How, you ask? The answer is “negative latency,” or predicting a player’s possible actions before they happen. It may sound like magic, but it’s actually pretty commonplace. Many multiplayer shooters already take advantage of this concept to tighten up their netcode. That said, the claim that Stadia games will feel more responsive than your own PC? That’s maaaaaybe a bridge too far. We’ll see in a few years, I guess.
Treading on toes
This week’s biggest story is undoubtedly China. Specifically, China’s relationship with the games industry, mostly via publisher Tencent. I’m not going to wade too deeply into the story, but basically the timeline goes like this:
1) Hearthstone player “blitzchung” was interviewed after a tournament win and took the opportunity to say “Liberate Hong Kong,” in support of the ongoing protests. Inven Global preserved the video clip, which has been widely taken down elsewhere.
2) Blizzard rescinded blitzchung’s prize winnings and suspended him from tournament play for a year. Blizzard also cut ties with the two casters who interviewed him, saying “We’d like to re-emphasize tournament and player conduct within the Hearthstone esports community from both players and talent.”

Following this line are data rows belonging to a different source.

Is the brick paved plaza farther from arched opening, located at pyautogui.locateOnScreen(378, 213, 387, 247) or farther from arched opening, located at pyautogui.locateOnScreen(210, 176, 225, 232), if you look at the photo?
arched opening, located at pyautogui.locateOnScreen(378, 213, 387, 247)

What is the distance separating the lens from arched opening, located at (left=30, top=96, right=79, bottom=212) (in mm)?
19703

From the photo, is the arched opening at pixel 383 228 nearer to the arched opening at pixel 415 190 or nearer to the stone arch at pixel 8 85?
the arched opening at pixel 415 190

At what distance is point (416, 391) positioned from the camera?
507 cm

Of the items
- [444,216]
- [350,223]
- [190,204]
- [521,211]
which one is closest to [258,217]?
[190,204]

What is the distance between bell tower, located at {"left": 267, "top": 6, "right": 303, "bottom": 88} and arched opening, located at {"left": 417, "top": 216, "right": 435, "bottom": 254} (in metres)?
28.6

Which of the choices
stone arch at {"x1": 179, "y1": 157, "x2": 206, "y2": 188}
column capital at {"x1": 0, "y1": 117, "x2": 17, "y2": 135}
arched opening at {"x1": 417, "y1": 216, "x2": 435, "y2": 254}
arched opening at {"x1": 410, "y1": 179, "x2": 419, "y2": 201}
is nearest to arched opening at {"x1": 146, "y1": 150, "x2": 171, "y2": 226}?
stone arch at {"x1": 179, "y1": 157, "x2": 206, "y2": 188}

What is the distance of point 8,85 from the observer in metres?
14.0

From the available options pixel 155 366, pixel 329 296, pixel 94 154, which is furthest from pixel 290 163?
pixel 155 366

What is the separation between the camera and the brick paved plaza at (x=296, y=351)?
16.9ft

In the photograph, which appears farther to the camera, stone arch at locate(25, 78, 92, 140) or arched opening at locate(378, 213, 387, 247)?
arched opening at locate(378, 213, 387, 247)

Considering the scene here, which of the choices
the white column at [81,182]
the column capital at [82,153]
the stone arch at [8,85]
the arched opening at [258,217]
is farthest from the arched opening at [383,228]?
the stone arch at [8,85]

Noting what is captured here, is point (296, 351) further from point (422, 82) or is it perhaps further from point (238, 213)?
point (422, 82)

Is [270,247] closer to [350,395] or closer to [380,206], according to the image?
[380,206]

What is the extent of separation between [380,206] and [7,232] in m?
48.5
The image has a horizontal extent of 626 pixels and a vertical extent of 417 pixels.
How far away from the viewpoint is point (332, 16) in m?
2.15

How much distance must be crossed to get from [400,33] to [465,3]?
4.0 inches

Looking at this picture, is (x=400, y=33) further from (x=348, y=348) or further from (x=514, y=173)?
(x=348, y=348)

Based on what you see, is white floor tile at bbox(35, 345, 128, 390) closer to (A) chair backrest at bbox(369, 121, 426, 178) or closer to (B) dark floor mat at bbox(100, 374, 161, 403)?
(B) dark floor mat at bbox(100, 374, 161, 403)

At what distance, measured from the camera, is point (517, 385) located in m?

3) People got mad. The fallout’s spread all week, with more Hearthstone casters publicly quitting, teams dropping out of tournaments, people suspending their World of Warcraft subscriptions and other symbolic gestures, Epic feeling the need to assert that it wouldn’t do the same to any Fortnite pros, and Blizzard’s own employees apparently staging a walkout. (Via The Verge and the Daily Beast)
So what’s next? Nobody really knows. China’s got a lot of money in gaming, both via its massive (and growing) player base and the more formalized relationships between Tencent and various publishers in the USA and Europe—including Riot, Epic, Frontier, Paradox, Discord, Ubisoft, Activision-Blizzard, and more. And while there’s no indication (as far as I’m aware) that Tencent forced Blizzard to suspend blitzchung this week…well, offending China is clearly bad for business. Bad enough Blizzard decided to take the PR hit instead. Expect more friction in the future.